SOURCE EXTRACT: Begin
Preliminary experiments were aimed at ruling out the possibility that soluble molecules present in the plasma could inhibit virus binding to CMP-specific MAb, thus masking the presence of such molecules on circulating virions . Specifically, the presence of a number of CMP on ultracentrifuged preparations of HIV grown in cell culture was tested by using IAC either in the absence, or in the presence of plasma derived from one of the study patients, collected at the time of virus load nadir (undetectable levels) as the result of ongoing HAART. The results suggest that the pattern of CMP present on HIV grown in vitro was not altered by the presence of molecules derived from the plasma of patients; in particular, the extent of virus capture by MAb to HLA-DR was not reduced in the presence of the aviraemic plasma sample – this is different from observations made in another study that used different methods .
At 12 weeks a 2 log10 decrease in plasma viraemia was reached in all subjects, and < 400 HIV-1 RNA copies/ml were reached in seven out of eight subjects at week 20. Therapy was suspended at week 28; only one patient interrupted treatment at week 16 because of hepatitis C virus superinfection. Starting from 1 week after therapy suspension, viral load rebound to pre-therapy levels was observed (Fig. 1).
Changes in CD4 T cell subset counts
The immunological and phenotypic analysis of lymphocytes of these subjects has been described in part elsewhere . By comparing the data obtained at the two time points considered in the present study, 4 weeks after therapy suspension the patients showed a significant increase of both absolute and percentage values (mean ± standard error) of naive CD4/CD45RA/CD62L T cells as compared with pre-therapy values: 324 ± 27 × 106 cells/l (t1) versus 166 ± 28 × 106 cells/l (t0) (P = 0.002) and 52 ± 3% (t1) versus 30 ± 5% (t0) (P = 0.003). No significant differences in CD4/CD45RO T cells were observed in both absolute or percent values: 442 ± 63 × 106 cells/l (t1) versus 359 ± 42 × 106 cells/l (t0) (P > 0.05) and 67 ± 3% (t1) versus 64 ± 4% (t0) (P > 0.05).
Changes in CMP included in circulating virions after HAART plus IL-2 therapy
The extent of specific capture of circulating HIV-1 by MAb to CMP was consistent with previous results obtained on in vitro grown HIV-1 [3–6,9,10,20]. The results shown in Table 1 indicate that LFA3 was the most represented CMP on the surface of circulating virions. CD45RO and HLA-DR were also highly expressed on the surface of circulating HIV, whereas CD45RA, CD62L, B7-2 and FasL were detected only occasionally, and to a lower extent. Interestingly, when comparing the mean pre-therapy levels of CMP included in HIV envelope to the post-therapy levels, a significant reduction of both CD45RO and HLA-DR was observed, whereas the amount of virion-bound LFA3 was not affected significantly. When considering the individual changes observed for HLA-DR, CD45RO and LFA-3 shown in Fig. 2 it can be seen that for HLA-DR and CD45RO, approximately 50% of patients showed a strong reduction. Furthermore, the most relevant reduction was observed for those patients with the highest starting level, whereas the remaining showed either a weak decrease, or even a slight increase of CMP (one patient for HLA-DR and two patients for CD45RO). Concerning LFA-3, only two patients showed a detectable decrease, whereas the remainder showed either unchanged or slightly increased levels on circulating HIV. It should be noted that although the three CMP did not follow a consistent pattern of reduction/increase for each single patient, in the subject with increased HLA-DR on virions no increase of absolute CD4 number was detected after therapy. The pattern of the remaining CMP embedded to low level in the surface of circulating HIV remained virtually unchanged, although with a general tendency towards reduction.
SOURCE EXTRACT: End
RAW DATA: Begin
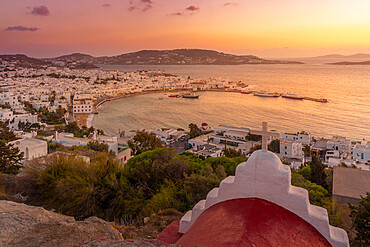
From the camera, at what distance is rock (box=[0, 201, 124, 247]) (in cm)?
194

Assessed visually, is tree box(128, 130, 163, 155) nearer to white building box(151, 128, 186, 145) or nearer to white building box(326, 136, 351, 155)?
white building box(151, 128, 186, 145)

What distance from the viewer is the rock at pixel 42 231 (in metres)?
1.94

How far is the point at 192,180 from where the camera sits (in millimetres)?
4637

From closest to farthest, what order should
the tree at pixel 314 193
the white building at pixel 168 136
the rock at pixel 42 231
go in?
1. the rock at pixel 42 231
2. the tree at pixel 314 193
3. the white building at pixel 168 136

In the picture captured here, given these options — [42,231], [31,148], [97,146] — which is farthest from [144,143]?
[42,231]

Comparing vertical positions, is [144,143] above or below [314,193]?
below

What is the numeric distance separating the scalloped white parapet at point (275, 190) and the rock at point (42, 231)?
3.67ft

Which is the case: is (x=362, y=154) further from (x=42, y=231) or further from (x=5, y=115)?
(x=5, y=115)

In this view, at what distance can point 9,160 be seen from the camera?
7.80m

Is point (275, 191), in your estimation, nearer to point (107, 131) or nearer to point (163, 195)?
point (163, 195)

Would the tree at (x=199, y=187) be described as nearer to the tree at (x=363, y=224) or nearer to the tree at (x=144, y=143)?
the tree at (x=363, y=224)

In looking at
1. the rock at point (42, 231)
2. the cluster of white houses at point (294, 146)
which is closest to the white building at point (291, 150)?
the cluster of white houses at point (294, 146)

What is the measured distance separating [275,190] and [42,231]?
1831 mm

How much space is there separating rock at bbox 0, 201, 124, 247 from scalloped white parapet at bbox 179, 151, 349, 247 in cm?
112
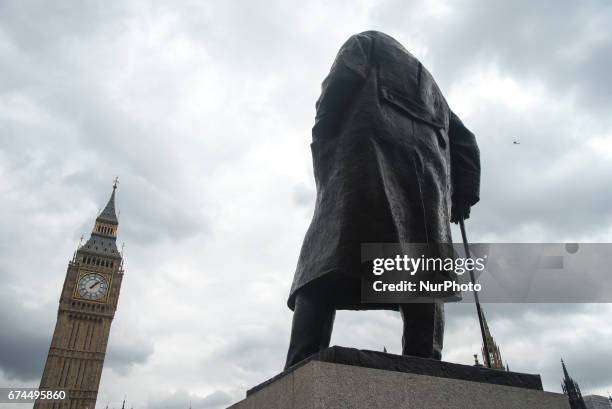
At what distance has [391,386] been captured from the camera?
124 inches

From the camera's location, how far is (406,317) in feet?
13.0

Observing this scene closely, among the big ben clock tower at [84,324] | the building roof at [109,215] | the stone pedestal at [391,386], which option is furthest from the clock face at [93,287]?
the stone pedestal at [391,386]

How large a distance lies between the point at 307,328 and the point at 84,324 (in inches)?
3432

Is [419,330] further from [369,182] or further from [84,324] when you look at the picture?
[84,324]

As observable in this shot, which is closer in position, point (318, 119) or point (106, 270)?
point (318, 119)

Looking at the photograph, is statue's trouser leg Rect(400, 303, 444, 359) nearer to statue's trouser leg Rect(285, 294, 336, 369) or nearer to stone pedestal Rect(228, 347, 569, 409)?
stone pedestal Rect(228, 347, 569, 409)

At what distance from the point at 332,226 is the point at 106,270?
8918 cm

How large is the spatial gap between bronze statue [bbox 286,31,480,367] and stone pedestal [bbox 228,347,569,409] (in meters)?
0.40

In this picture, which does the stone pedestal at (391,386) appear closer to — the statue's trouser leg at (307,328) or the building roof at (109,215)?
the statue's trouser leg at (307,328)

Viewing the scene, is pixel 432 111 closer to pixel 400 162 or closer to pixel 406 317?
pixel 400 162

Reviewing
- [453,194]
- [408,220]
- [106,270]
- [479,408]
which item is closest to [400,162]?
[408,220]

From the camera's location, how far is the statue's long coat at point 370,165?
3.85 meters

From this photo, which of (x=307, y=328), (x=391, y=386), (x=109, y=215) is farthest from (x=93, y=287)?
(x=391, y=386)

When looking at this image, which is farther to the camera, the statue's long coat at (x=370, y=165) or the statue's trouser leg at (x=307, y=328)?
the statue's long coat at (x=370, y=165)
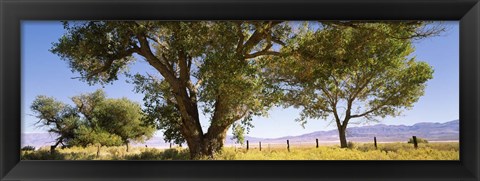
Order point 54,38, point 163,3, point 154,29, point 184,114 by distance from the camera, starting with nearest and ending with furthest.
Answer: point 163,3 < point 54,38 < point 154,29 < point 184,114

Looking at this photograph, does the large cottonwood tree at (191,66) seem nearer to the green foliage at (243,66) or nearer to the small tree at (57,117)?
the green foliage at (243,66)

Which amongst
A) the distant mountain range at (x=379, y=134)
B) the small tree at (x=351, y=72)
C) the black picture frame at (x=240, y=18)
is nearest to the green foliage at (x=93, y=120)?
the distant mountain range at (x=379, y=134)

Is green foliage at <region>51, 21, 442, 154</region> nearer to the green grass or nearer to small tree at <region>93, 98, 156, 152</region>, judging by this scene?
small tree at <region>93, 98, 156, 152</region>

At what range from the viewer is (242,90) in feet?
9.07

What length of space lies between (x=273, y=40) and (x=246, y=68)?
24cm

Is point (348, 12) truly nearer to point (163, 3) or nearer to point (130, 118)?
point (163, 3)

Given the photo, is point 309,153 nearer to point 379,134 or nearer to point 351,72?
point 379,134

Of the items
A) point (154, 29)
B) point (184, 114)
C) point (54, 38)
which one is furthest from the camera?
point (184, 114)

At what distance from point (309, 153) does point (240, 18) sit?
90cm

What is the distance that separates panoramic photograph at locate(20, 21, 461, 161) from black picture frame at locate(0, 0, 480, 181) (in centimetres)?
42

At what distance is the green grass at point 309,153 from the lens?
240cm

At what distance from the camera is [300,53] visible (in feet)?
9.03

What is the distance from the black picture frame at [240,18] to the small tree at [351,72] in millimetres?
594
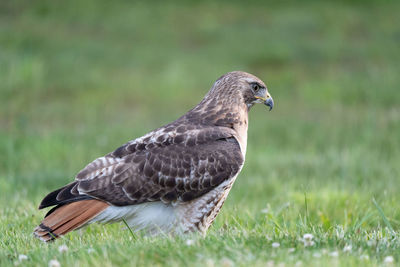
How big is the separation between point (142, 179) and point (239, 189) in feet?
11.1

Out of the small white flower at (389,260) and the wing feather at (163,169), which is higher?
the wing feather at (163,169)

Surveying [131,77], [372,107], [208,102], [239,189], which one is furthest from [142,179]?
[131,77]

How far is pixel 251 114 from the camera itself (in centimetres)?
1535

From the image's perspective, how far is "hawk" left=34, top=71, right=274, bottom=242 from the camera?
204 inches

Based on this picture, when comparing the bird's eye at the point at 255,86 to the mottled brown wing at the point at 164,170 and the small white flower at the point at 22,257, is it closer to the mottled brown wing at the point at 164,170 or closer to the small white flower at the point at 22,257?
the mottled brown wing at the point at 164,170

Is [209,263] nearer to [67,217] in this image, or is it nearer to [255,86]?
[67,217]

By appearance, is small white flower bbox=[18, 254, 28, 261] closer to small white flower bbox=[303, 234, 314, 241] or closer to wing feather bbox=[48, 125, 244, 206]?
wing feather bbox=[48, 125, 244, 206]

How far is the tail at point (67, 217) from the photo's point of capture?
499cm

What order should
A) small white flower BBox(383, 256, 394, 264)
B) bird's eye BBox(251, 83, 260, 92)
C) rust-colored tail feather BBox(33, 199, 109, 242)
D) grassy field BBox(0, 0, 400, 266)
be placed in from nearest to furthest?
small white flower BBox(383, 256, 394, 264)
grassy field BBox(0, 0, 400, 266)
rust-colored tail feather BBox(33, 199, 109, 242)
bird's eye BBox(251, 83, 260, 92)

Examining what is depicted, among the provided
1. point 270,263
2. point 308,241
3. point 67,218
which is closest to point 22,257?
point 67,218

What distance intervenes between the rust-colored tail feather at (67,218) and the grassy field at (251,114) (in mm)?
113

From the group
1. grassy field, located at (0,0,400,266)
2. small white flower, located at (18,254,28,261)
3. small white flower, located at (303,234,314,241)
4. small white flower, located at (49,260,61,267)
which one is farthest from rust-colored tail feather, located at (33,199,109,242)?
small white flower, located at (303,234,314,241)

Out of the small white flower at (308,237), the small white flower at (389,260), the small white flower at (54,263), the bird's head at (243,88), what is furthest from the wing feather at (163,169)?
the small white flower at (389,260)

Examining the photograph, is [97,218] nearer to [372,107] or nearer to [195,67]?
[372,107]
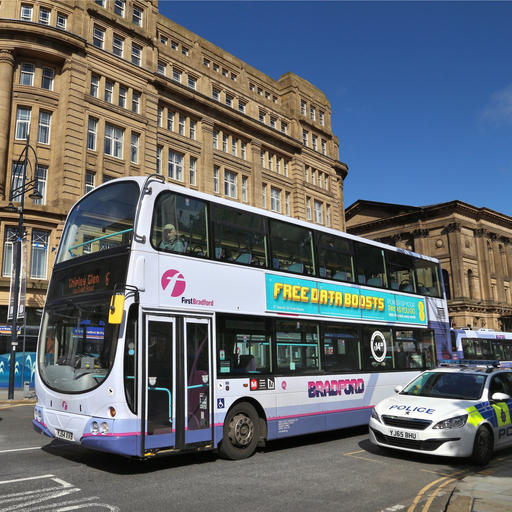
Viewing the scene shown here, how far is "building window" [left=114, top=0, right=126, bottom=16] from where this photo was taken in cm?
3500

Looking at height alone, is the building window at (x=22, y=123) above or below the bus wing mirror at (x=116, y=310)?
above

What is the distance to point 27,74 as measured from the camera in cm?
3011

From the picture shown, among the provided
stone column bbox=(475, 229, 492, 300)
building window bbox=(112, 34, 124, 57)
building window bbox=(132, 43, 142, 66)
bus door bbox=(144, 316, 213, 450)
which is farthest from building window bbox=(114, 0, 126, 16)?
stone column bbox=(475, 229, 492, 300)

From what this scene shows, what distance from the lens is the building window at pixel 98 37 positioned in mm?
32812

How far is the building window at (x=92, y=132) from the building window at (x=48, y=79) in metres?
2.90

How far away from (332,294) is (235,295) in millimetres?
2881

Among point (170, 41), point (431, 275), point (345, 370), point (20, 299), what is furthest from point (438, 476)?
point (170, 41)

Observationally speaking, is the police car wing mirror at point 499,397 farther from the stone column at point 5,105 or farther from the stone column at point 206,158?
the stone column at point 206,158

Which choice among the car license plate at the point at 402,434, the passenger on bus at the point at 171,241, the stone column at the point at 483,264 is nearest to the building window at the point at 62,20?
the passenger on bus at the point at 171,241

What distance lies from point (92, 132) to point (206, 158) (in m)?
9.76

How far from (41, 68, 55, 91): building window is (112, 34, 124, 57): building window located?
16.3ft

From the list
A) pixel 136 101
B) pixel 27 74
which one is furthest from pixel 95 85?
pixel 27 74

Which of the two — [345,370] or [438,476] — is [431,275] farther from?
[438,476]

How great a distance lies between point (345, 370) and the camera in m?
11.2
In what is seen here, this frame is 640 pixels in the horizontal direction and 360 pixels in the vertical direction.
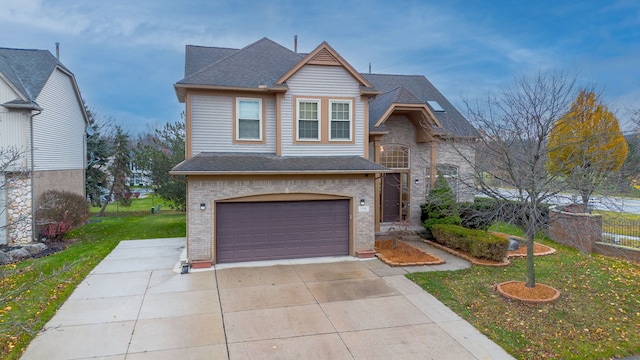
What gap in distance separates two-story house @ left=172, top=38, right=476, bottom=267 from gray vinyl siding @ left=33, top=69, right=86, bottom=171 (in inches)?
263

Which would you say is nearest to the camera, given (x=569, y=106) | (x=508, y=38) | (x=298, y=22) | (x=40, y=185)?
RAW DATA: End
# [BRIEF 1]
Answer these questions using the HIV therapy extract.
(a) At what week was therapy suspended?
(b) Which CMP was the most represented on the surface of circulating virions?
(c) How many subjects reached < 400 HIV-1 RNA copies/ml at week 20?
# [BRIEF 2]
According to the HIV therapy extract, which CMP were detected on circulating HIV only occasionally and to a lower extent? List them all.

# [EXERCISE ANSWER 1]
(a) Week 28
(b) LFA3
(c) Seven out of eight subjects

# [EXERCISE ANSWER 2]
CD45RA, CD62L, B7-2, FasL